THE INPUT:
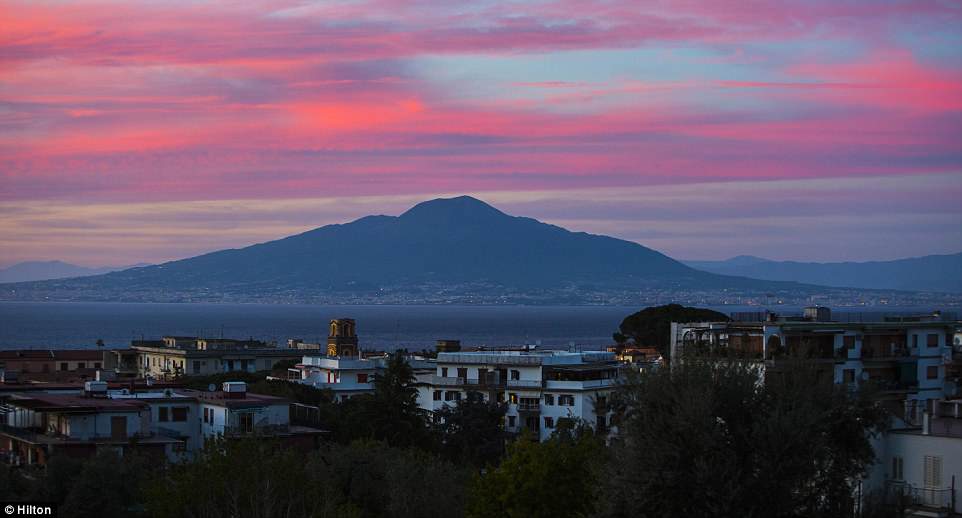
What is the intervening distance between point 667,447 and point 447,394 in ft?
137

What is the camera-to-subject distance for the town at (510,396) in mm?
29703

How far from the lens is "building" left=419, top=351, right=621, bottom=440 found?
65500 mm

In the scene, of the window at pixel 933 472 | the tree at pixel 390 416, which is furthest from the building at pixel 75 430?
the window at pixel 933 472

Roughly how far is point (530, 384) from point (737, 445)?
39114mm

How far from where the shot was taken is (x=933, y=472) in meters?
29.2

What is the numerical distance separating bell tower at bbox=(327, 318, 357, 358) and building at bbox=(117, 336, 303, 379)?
116 inches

EXERCISE AIM: Convert every row above into a two-column CSV with the header input,output. Put each row's text in input and its answer in output, each as one quoted field with line breaks replaced by spaces, and omit the pictures.

WRITTEN RESPONSE:
input,output
"What is the intervening distance between point 667,447 and point 447,394 in ft?","137"
"What is the camera-to-subject distance for the town at (510,396) in mm?","29703"
"How far from the lens is ""building"" left=419, top=351, right=621, bottom=440 found?","65500 mm"
"In the scene, of the window at pixel 933 472 | the tree at pixel 390 416, which is furthest from the building at pixel 75 430?","the window at pixel 933 472"
"Roughly how far is point (530, 384) from point (737, 445)?","39114mm"
"How far from where the shot was taken is (x=933, y=472) in meters?","29.2"
"What is the numerical distance separating bell tower at bbox=(327, 318, 357, 358) and building at bbox=(117, 336, 303, 379)?","116 inches"